What you are asked to do »
Begin at the line holding "Hayden_wins MORE MEMES" and set down exactly each line through the last one below, omitting pictures. Include nothing else.

Input START

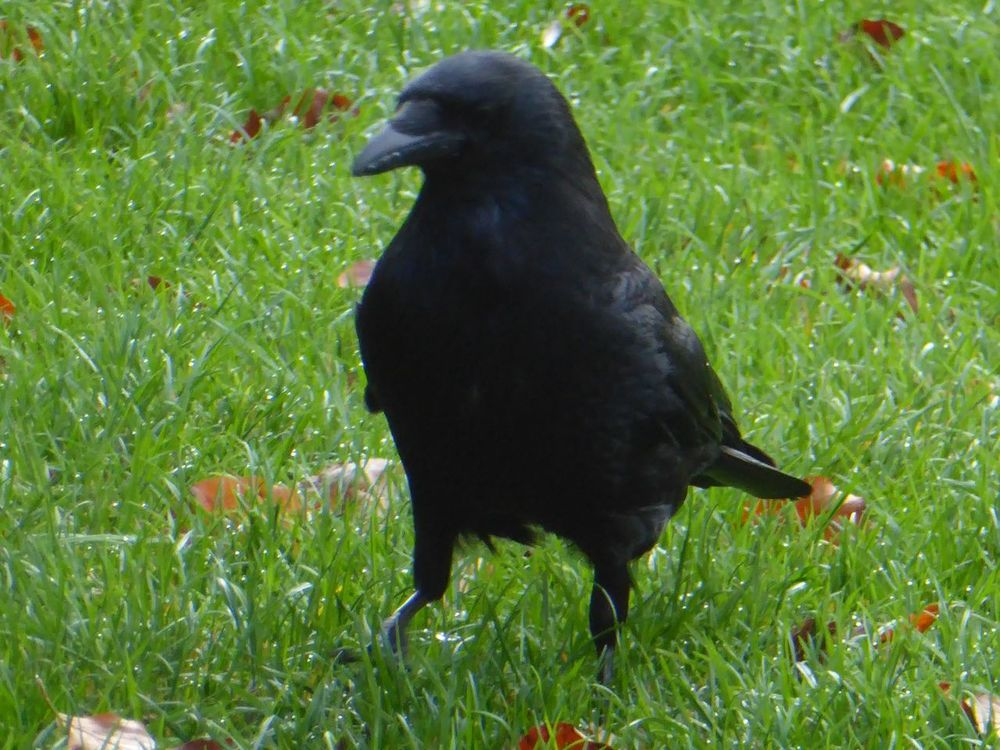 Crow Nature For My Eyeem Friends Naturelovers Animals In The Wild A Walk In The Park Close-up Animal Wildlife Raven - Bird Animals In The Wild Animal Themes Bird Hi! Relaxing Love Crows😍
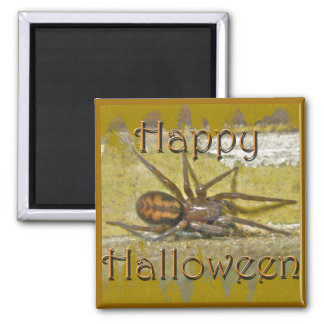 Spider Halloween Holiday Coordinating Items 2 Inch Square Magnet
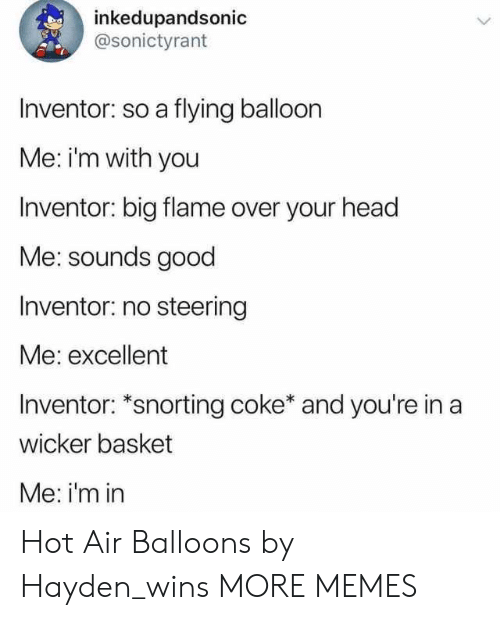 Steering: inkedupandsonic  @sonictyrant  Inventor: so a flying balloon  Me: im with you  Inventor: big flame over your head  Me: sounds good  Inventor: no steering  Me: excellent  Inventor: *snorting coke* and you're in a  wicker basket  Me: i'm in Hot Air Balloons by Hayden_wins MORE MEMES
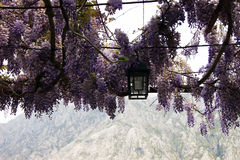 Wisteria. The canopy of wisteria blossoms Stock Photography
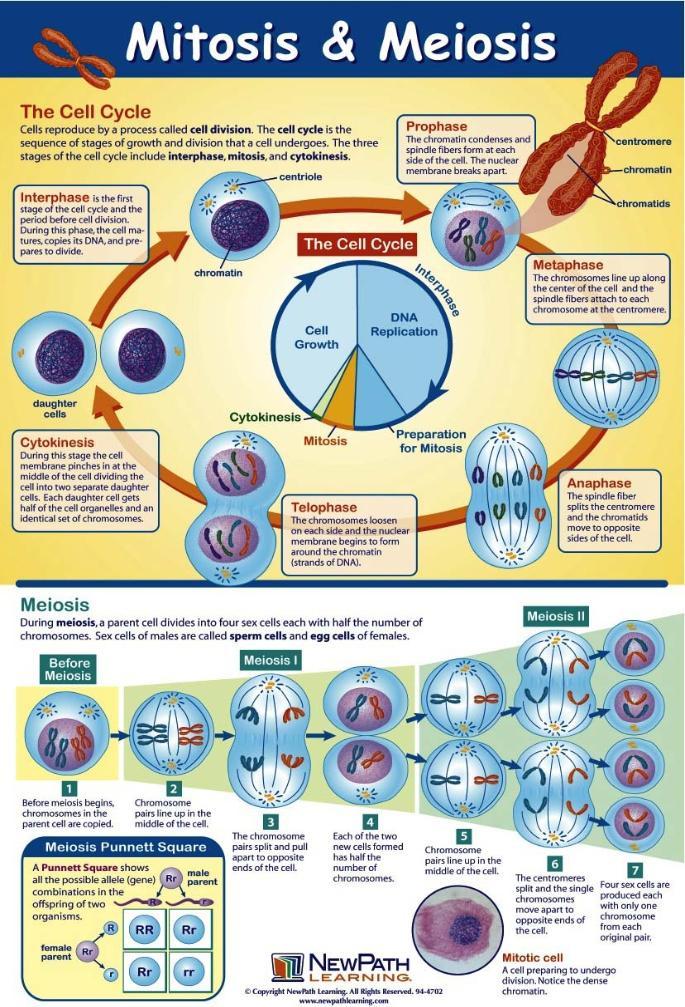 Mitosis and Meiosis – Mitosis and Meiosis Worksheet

Input END

Written solution »
 Steering: inkedupandsonic  @sonictyrant  Inventor: so a flying balloon  Me: im with you  Inventor: big flame over your head  Me: sounds good  Inventor: no steering  Me: excellent  Inventor: *snorting coke* and you're in a  wicker basket  Me: i'm in Hot Air Balloons by Hayden_wins MORE MEMES
 Wisteria. The canopy of wisteria blossoms Stock Photography
 Mitosis and Meiosis – Mitosis and Meiosis Worksheet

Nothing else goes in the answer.